Erfolgreiche Zusammenarbeit zwischen Bloggern und Jornalisten

Es könnte so einfach sein, wenn man sich gegenseitig akzeptieren würde. Ein kleines Lehrstück (via Nicu) aus Bukarest:

Ein Minister (Ludovic Orban? Verkehrsminister?) verursacht nach einer Party einen Verkehrsunfall, bei dem auch eine Person verletzt wird. Das Ministerium, die Polizei, die Rettungskräfte bestreiten so ziemlich alles – die Presse kann die Gerüchte nicht belegen.

Eine Bloggerin war aber Augenzeugin und hat das alles fotografiert. Und gebloggt. Die Presse nutzt die Photos als Beleg, und durch die Veröffentlichung in der Presse trauen sich weitere Augenzeugen auch auszusagen. Nach und nach kommen die Bestätigungen aus Ministerium, von der Polizei und auch von der Rettungsleitstelle. Drei Tage später ist die Story auf Seite 1 der rumanischen Tagespresse.

Wie lange wird der Minister noch durchhalten? Ist mir eigentlich egal. Aber die Geschichte zeigt, wie schön sich klassische Medien und “Web 2.0″ sich ergänzen könnten. Aus Deutschland hört man da nur andere Beispiele. Oder übersehe ich die Zusammenarbeit? Kann schon sein, denn oft höre ich drei bis vier Tage nachdem darüber gebloggt wurde, Beiträge zu den selben Themen im Fernsehen.

5 Responses to “Erfolgreiche Zusammenarbeit zwischen Bloggern und Jornalisten”

  1. vio 19. Dezember 2007 at 13:38 #

    nur dass die bloggerin doch keine augenzeugin in dem richtigen sinne war.

  2. Stefan Waidele 19. Dezember 2007 at 18:47 #

    Soweit ich das verstehe kam sie dazu, als der Unfall vorbei war, aber noch rechtzeitig zum fotografieren.

:::::

Was nutzt die Presse laut dem Blogbeitrag über Blogger und Journalisten als Beleg?

◆ Die Daten:
:::::

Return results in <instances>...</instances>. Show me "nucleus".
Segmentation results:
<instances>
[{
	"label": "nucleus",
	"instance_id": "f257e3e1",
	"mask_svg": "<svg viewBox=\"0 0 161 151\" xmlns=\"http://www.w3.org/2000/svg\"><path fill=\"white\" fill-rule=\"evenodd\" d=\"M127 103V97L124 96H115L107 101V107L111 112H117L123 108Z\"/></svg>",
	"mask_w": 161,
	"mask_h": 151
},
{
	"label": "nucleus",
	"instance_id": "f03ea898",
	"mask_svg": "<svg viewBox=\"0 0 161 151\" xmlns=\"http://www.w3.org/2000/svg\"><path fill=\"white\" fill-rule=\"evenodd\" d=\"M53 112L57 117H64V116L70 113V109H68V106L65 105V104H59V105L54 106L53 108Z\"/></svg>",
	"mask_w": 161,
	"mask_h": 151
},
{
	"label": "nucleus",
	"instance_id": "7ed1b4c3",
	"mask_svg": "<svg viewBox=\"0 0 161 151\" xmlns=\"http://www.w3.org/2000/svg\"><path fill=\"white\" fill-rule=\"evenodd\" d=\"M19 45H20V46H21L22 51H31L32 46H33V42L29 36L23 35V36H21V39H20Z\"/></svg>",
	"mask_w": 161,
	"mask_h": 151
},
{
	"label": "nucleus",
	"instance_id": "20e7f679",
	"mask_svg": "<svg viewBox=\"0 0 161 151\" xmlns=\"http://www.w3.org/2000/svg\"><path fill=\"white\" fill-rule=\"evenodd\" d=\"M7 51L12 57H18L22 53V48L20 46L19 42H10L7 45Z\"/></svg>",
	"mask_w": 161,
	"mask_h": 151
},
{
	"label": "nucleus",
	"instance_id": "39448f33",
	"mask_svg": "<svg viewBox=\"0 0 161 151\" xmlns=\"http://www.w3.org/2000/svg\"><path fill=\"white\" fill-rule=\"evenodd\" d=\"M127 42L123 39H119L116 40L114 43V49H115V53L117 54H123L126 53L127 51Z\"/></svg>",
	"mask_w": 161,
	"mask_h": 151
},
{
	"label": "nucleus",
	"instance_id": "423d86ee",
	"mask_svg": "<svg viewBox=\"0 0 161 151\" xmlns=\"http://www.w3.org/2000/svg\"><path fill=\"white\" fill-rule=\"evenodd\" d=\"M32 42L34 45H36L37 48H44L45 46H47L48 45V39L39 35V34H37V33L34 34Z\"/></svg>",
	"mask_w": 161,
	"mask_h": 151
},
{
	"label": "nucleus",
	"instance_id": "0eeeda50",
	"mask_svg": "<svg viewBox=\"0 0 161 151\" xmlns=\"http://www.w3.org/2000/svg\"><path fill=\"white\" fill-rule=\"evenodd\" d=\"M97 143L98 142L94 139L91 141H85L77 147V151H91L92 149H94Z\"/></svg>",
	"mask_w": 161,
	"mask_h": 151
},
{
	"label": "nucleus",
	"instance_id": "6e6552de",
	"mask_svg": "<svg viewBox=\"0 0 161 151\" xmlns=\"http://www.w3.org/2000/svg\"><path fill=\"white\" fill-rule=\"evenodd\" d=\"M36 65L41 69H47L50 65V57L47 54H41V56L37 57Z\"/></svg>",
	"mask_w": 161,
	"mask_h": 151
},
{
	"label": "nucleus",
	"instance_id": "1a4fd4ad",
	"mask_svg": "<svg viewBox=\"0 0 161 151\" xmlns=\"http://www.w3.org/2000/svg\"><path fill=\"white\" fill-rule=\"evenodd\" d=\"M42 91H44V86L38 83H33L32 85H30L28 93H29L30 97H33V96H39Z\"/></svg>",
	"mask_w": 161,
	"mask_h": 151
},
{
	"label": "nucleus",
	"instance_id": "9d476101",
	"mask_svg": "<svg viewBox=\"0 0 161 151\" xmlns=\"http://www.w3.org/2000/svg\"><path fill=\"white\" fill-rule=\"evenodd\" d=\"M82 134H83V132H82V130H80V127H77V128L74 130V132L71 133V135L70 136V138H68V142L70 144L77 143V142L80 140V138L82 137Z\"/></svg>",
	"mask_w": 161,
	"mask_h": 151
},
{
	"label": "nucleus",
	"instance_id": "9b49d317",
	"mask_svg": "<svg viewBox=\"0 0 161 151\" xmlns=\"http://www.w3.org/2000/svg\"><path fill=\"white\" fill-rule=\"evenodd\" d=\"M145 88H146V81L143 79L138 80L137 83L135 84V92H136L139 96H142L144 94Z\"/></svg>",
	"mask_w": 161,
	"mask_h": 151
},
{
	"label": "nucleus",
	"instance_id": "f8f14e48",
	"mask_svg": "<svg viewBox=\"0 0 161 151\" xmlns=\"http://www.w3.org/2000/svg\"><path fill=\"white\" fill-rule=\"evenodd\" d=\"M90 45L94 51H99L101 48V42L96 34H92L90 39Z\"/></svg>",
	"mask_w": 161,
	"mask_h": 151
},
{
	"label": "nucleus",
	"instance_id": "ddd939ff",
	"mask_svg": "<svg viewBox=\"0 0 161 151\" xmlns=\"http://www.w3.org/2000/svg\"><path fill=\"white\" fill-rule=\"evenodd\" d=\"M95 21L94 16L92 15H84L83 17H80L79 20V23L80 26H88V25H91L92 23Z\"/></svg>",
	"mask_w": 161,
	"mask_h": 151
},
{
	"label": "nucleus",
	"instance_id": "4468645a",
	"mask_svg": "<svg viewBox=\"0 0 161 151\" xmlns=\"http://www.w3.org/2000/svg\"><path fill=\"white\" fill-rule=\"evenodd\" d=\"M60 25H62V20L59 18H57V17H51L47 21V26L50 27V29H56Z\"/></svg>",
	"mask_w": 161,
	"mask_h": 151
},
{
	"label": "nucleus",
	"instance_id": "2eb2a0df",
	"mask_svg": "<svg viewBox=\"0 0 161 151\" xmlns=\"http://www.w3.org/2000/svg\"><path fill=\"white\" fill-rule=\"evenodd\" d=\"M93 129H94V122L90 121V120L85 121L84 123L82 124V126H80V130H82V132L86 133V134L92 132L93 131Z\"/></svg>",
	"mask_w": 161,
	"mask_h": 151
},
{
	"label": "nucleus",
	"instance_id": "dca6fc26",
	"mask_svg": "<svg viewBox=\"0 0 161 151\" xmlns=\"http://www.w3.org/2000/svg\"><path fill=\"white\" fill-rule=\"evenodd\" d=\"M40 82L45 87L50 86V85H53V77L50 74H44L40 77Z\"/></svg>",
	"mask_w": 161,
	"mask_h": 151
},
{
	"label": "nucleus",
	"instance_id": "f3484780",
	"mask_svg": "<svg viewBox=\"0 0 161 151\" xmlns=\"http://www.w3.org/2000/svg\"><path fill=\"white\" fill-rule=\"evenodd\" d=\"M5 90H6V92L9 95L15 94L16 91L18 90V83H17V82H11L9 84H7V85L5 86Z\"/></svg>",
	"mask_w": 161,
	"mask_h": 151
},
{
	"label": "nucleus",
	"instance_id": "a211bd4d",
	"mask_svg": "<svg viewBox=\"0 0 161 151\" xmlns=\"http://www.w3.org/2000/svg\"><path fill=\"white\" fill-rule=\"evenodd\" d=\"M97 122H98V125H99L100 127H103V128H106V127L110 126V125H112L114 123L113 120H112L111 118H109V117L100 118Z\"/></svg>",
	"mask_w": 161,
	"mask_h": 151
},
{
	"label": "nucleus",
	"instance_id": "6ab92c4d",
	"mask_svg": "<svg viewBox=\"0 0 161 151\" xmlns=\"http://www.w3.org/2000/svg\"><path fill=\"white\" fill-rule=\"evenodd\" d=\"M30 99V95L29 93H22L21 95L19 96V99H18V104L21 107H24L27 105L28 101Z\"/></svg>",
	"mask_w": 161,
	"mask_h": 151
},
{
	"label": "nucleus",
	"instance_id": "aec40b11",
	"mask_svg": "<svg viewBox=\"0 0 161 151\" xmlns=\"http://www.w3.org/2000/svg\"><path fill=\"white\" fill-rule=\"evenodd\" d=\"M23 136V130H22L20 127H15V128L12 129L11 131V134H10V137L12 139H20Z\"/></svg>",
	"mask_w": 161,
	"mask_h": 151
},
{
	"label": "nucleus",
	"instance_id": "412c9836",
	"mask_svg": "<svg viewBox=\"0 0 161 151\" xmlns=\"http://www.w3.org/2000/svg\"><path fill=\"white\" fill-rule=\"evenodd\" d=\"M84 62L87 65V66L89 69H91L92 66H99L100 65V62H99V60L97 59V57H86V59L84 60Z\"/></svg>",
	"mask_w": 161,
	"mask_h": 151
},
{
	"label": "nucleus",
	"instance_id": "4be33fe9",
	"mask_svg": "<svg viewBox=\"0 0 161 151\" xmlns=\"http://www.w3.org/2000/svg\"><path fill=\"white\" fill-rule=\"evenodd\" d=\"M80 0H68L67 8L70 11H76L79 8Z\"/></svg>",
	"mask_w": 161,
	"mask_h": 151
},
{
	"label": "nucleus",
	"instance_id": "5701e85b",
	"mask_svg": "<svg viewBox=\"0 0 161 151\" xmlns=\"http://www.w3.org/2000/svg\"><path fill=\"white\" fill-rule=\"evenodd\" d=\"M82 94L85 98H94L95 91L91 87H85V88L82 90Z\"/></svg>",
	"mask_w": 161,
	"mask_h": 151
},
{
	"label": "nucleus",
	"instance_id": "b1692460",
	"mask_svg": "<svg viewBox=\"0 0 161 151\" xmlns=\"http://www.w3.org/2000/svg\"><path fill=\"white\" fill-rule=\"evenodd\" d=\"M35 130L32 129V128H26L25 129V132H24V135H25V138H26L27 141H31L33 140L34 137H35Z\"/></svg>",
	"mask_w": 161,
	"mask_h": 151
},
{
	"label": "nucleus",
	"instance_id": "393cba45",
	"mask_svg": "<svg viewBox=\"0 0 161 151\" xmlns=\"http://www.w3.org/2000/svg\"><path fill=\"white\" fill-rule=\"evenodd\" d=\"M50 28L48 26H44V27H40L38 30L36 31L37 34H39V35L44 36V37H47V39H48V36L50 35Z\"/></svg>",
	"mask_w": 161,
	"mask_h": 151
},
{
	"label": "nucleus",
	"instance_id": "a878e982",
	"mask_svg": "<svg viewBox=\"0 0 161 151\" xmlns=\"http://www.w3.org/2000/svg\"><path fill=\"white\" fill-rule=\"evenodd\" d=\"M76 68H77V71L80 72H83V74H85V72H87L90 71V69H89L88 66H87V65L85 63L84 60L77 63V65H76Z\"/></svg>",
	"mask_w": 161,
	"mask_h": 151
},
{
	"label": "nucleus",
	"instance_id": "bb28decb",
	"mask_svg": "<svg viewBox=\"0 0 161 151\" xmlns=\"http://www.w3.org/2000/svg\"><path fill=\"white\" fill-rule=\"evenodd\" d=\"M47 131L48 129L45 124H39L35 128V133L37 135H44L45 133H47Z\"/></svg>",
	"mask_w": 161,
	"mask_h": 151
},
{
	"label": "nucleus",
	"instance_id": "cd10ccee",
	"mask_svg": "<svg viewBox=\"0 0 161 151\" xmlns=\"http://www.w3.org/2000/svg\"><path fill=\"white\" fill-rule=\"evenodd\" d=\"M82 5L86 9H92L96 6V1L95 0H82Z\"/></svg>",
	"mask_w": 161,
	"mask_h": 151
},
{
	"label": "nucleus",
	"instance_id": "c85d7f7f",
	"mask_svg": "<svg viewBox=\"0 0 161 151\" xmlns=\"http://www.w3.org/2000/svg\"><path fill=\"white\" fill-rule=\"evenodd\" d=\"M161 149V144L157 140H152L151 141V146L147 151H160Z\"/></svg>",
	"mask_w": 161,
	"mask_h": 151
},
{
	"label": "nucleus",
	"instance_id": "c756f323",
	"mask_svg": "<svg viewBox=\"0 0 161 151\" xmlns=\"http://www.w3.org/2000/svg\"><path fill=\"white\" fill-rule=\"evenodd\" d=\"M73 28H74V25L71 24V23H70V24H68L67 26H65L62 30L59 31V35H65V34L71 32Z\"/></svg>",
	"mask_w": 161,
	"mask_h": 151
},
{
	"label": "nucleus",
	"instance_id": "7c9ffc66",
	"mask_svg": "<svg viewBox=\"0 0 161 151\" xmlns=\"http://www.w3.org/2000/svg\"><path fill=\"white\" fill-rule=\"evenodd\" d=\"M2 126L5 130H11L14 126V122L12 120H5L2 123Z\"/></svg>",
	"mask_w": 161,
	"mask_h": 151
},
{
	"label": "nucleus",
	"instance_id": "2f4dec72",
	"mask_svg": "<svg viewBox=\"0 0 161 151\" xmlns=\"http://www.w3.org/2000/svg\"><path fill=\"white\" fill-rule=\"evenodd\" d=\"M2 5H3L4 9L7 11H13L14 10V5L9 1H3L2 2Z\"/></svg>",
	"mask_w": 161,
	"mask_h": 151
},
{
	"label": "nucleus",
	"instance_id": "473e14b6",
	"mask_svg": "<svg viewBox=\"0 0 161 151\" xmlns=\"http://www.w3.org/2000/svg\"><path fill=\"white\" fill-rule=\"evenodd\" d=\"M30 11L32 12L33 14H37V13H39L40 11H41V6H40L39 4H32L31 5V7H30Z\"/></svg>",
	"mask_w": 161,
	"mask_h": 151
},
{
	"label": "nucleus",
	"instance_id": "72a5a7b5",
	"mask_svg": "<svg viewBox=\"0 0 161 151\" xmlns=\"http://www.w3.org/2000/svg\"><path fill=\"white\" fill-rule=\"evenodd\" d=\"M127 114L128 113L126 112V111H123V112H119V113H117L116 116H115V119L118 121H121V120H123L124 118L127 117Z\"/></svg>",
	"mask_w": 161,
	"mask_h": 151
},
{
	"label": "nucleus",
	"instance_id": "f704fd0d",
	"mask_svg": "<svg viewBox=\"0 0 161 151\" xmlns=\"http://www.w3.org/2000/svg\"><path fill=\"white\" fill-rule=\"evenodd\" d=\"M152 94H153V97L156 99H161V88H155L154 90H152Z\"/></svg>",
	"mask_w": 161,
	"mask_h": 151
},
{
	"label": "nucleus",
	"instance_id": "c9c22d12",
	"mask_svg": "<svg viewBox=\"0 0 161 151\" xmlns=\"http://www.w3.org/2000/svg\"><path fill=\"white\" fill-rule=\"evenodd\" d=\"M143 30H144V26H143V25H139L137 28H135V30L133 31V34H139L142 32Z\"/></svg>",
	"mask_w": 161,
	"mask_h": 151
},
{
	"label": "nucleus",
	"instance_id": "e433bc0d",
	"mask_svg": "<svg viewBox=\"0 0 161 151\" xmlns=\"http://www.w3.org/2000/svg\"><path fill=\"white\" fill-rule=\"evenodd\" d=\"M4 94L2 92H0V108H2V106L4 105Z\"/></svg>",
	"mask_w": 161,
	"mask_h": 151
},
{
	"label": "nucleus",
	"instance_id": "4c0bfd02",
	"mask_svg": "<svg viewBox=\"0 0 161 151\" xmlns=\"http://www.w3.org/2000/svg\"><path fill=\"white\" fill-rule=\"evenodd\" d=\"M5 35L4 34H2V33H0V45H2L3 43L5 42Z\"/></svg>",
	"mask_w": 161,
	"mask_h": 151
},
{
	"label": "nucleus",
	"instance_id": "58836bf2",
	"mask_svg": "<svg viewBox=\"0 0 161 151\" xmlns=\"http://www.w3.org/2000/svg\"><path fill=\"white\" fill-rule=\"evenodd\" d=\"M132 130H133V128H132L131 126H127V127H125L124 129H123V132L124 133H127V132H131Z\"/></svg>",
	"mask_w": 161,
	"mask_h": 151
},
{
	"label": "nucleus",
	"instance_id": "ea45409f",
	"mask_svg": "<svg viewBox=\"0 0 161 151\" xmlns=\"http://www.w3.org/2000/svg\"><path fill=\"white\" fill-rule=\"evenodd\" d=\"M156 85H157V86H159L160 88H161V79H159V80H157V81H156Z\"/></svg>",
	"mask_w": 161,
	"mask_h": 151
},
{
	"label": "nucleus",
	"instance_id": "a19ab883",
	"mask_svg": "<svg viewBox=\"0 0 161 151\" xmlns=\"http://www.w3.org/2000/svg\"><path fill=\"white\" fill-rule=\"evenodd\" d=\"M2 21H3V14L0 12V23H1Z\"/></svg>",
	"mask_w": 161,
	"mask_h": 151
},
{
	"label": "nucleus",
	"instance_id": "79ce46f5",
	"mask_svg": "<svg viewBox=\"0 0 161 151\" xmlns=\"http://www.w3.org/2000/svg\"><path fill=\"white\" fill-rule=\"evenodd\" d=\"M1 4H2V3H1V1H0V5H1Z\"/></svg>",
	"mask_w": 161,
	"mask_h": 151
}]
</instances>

:::::

◆ Ergebnis: Die Fotos der Bloggerin.